Instant coffee has long been the scourge of coffee aficionados worldwide. Often made from poor quality beans, it’s notorious for its subtle taste and aroma of burnt grass clippings. Now, Starbucks, the evil entity responsible for turning middle class America into a hoard of mindless coffee snobs, has tried their hand at making an instant coffee that doesn’t sacrifice quality for speed.
Let’s go with good news first on this one. For starters, Starbucks VIA manages not to taste like the underside of your lawnmower; the flavor was bitterer and less full than a traditional brew, but I just can’t bring myself to say that it was awful. Unfortunately, that is the end of the good news.
The problems here aren’t so much Starbucks’ doing; they are simply flaws inherent in all instant coffees. Despite popular belief, instant coffee isn’t just made of coffee beans ground within an inch of their lives. Rather, it’s actually brewed coffee that has been dehydrated and crystallized — a process which, to say the least, is not conducive to flavor preservation. The good people at Starbucks realize that this process basically ruins their coffee; therefore, instead of wasting their best berries, they use lower quality beans to begin with. This compounds the flavor problem and leads to uneven caffeine content, which left me feeling jittery for hours — a problem I rarely experience with conventional brew.

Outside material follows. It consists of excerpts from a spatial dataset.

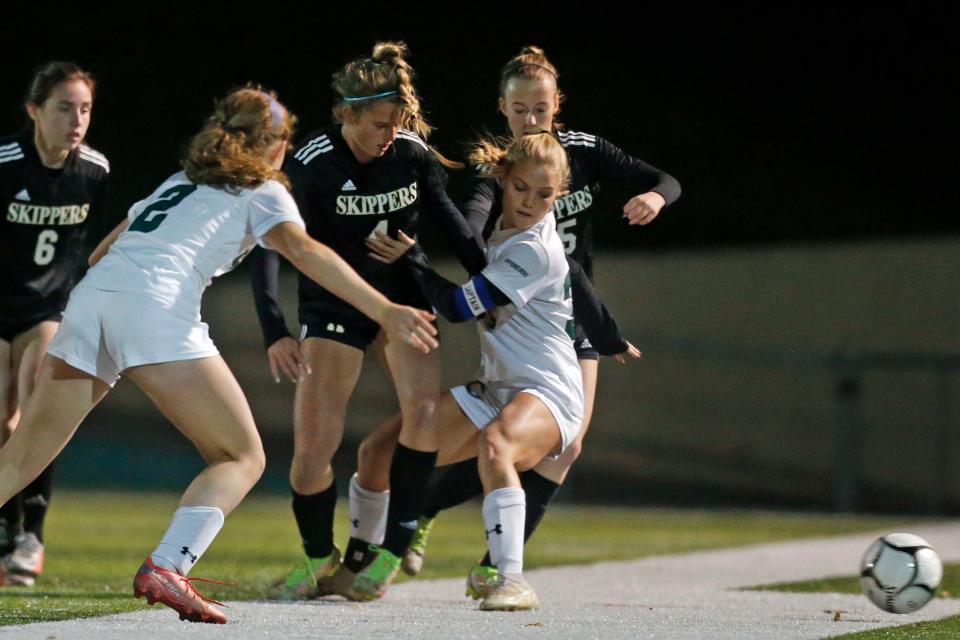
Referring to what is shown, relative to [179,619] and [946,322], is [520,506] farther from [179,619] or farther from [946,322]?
[946,322]

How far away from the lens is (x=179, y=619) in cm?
470

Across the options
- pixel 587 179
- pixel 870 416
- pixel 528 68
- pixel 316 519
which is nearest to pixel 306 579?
pixel 316 519

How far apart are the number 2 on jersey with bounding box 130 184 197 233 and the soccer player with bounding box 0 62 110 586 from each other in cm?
160

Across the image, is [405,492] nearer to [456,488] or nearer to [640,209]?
[456,488]

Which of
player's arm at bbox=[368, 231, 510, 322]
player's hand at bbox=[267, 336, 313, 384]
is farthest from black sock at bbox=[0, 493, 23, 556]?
player's arm at bbox=[368, 231, 510, 322]

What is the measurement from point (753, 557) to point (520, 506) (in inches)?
172

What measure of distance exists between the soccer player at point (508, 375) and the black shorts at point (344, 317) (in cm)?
15

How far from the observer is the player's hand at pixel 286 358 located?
17.3 ft

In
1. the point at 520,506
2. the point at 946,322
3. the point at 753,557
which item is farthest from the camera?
the point at 946,322

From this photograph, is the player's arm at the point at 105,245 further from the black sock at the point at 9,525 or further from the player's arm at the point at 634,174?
the player's arm at the point at 634,174

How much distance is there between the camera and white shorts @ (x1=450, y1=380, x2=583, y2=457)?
5.59m

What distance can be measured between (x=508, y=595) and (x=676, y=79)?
1485 cm

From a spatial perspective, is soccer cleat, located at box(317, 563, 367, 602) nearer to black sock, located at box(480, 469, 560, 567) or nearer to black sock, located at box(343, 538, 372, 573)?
black sock, located at box(343, 538, 372, 573)

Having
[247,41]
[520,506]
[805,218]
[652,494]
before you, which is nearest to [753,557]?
[520,506]
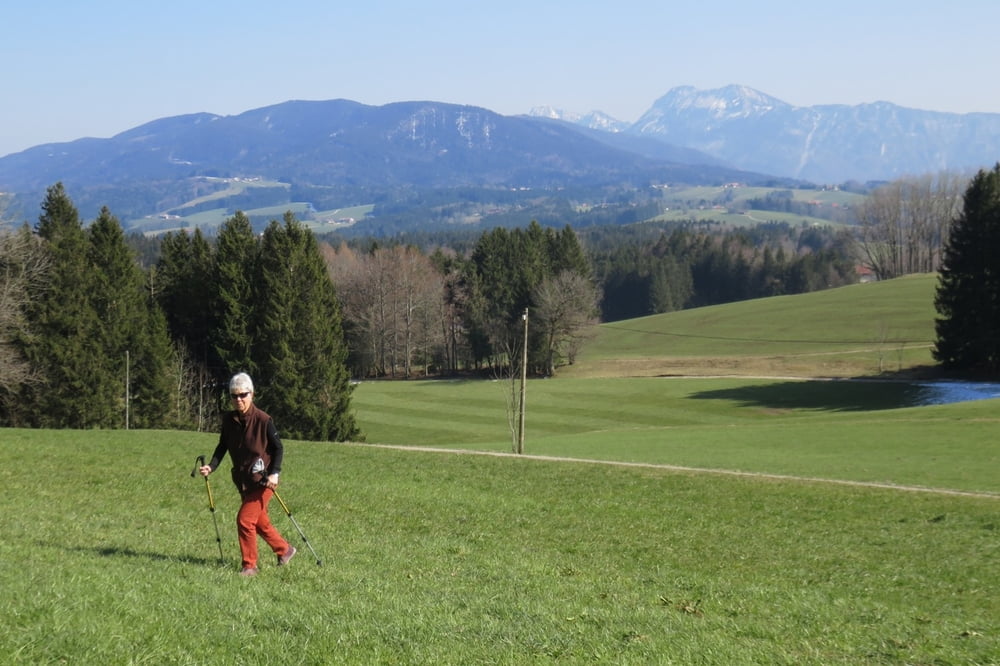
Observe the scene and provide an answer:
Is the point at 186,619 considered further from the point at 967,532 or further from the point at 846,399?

While VIA was certainly not as woeful as expected, it was a noticeable step down from the real deal. It isn’t really any faster to boil up some water than it is to run the coffee pot. At $1.33 a pop, it’s pretty pricey; and since each packet is only good for 8 oz, you’ll need two to fill up that travel mug. In the end, you’re much better off investing in a real coffee pot, or better yet, popping your head into Java Wally’s and avoiding the Starbucks goliath altogether.